Provided text –
..........
But the West was the victorious party in the Cold War. The West was shining in its triumph. The West was economically healthy and politically robust. It had nothing to lose and everything to contribute to the new Russia. But it dragged its feet in the most appalling way. If it had been sensible it would have started to move off its haunches when Soviet president Mikhail Gorbachev came to the London G8 and asked for financial aid for a careful but steady transition to a more open economy and more open and pro Western society. Despite all the warm words spoken about welcoming Perestroika, the West demurred from getting too involved. Nixon’s plea for a much more positive response fell on deaf ears.

As Dimitri Simes, president of the Nixon Center, wrote in Foreign Affairs last year, “Washington’s crucial error lay in its propensity to treat post-Soviet Russia as a defeated enemy.” Washington’s attitude was totally at variance with that of both Gorbachev and Yeltsin who expected to see developing a common strategic partnership. At the same time Washington missed the great opportunity offered for large scale nuclear disarmament and took the fatal step, mainly for electoral reasons at home, of expanding NATO up to Russia’s doorstep, ignoring the pledge made to Gorbachev by the administration of George W. Bush Snr..

The Clinton Administration couldn’t resist taking advantage of Russia’s weakness, hoping to win a geo-political advantage that Russia never could unwind, even if one day it recovered its strength. It was even low down enough as to exploit Yeltsin’s heavy drinking, extracting concessions when he was over the limit. Washington wanted Russia to have no independent foreign policy and to swallow economic reforms at such a speed they would have been instantly spat out in any self-respecting Western democracy. It failed to understand Moscow’s reservations about going to war against Serbia without the necessary legal approval from the UN’s Security Council.
..........
Data supplied –

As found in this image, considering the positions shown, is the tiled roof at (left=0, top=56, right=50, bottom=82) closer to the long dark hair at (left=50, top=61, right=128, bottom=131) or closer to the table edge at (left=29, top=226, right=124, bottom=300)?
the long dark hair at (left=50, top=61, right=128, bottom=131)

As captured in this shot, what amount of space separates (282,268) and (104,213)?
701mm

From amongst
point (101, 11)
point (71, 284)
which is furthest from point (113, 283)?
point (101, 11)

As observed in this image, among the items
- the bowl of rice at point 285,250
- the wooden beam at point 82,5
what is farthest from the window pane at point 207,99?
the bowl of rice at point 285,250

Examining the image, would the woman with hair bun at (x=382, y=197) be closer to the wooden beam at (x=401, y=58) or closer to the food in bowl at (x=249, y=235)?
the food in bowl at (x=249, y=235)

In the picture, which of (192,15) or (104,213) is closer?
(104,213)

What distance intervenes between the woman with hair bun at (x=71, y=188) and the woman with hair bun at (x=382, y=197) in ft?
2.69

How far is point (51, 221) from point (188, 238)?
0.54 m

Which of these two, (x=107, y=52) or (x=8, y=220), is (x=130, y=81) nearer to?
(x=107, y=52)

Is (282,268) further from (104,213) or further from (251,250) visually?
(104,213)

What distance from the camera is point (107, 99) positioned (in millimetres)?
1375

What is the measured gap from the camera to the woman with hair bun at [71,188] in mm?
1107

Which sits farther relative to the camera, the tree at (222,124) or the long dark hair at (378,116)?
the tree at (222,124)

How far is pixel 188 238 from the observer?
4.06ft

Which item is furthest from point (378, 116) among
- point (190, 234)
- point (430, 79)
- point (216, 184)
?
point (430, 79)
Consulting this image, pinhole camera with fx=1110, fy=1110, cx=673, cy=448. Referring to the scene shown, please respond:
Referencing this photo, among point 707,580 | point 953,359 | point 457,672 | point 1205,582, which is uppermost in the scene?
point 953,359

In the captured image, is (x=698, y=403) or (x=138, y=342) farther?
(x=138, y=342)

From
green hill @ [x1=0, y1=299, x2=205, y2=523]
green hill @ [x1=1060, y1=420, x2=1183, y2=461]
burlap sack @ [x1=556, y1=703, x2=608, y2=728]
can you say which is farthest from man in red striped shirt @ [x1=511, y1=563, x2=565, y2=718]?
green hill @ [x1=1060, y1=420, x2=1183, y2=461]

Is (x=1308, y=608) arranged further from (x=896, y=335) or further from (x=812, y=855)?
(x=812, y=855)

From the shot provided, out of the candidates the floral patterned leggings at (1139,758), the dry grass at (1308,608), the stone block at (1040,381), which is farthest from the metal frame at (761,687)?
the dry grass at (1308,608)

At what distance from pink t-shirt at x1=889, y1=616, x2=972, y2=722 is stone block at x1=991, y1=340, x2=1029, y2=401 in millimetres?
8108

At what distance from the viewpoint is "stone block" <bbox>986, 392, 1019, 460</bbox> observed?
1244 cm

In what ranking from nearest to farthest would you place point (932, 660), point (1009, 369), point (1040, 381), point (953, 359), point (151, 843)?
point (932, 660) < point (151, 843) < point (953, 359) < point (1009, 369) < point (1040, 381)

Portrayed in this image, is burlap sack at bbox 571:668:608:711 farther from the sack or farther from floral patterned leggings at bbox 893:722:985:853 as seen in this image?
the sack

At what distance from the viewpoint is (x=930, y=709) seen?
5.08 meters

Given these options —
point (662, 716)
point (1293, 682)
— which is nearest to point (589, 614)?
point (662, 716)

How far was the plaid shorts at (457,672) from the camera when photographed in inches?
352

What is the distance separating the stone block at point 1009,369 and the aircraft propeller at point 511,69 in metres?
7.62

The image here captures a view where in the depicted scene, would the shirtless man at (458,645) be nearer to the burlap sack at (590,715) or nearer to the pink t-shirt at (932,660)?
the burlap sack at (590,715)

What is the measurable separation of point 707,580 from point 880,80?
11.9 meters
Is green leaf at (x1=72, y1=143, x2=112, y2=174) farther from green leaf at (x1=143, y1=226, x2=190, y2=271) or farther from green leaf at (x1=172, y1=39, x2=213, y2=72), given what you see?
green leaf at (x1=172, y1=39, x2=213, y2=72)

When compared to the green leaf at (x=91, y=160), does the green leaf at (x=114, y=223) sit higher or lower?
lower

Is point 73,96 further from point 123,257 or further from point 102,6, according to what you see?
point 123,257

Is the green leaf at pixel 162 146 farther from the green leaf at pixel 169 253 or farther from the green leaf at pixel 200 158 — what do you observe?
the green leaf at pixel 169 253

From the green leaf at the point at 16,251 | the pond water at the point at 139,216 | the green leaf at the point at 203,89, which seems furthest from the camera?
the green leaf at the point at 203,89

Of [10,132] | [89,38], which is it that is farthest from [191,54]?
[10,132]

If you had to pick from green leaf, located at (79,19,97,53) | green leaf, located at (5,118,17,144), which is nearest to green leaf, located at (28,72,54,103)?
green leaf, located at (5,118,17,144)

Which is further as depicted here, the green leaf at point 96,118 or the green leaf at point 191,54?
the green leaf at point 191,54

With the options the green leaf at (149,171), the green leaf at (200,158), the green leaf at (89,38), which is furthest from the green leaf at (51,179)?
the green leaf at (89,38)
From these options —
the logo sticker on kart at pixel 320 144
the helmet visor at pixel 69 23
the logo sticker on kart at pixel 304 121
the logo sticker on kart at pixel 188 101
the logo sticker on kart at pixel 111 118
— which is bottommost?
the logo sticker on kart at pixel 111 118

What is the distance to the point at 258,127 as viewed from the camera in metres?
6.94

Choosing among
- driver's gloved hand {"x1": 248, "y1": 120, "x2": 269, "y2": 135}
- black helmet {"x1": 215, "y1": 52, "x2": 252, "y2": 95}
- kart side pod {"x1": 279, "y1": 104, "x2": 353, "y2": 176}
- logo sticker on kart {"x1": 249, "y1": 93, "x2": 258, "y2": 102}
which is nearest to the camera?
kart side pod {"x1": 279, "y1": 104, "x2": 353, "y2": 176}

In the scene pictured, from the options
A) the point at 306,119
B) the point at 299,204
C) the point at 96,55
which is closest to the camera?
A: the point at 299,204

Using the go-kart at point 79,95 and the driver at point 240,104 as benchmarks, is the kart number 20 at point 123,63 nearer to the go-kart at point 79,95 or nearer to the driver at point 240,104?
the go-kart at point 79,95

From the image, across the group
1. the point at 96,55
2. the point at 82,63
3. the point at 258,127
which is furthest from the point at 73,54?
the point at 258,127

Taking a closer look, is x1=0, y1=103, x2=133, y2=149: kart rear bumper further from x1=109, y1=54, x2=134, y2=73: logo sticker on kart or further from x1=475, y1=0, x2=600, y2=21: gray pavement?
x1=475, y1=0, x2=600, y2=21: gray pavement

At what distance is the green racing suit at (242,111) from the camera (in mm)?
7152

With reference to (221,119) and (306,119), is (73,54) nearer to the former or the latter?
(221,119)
..........
Required work –
1. Answer these questions using the commentary on Western policy toward post-Soviet Russia:
(a) At which meeting did Mikhail Gorbachev ask for financial aid?
(b) What position does the commentary give for Dimitri Simes, and in which publication did he write?
(c) From which body did Moscow consider legal approval necessary before going to war against Serbia?
2. Proceed with the commentary on Western policy toward post-Soviet Russia, starting after its final sentence.

Results for the exercise –
1.
(a) The London G8.
(b) He is president of the Nixon Center, and he wrote in Foreign Affairs.
(c) The UN's Security Council.

2.
Washington tolerated Yeltin’s excesses, in particular his decision to literally go to war with Russia’s parliament, the Duma, as long as these merciless “economic reforms” continued on track.

Later, when Putin was in power, Washington blatantly ignored his offer to cooperate against al Qaeda and the Taliban, believing the U.S. could do the job unaided and preferred to annoy Moscow by concentrating on bringing ex-Soviet Muslim states under Washington’s wing.

Even after September 11th 2001, when Putin went out of his way to aid Washington, allowing the U.S. overflying rights, endorsing the establishment of American bases in Central Asia and facilitating access to the Northern Alliance in Afghanistan, a Russian-trained military force, the U.S. continued to treat Russia as a country it could walk over.

The Kremlin side is by no means faultless, but Washington badly needs to look at the beam in its own eye.